Short task:
Reproduce every row below word for word.
# Information supplied start
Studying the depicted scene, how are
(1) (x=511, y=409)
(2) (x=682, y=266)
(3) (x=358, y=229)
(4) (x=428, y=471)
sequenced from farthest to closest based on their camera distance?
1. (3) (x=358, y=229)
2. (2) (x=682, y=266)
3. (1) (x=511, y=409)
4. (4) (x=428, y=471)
# Information supplied end
Exercise output:
Studying the depicted scene, how are
(1) (x=511, y=409)
(2) (x=682, y=266)
(3) (x=358, y=229)
(4) (x=428, y=471)
sequenced from farthest to closest based on their camera distance?
1. (3) (x=358, y=229)
2. (2) (x=682, y=266)
3. (1) (x=511, y=409)
4. (4) (x=428, y=471)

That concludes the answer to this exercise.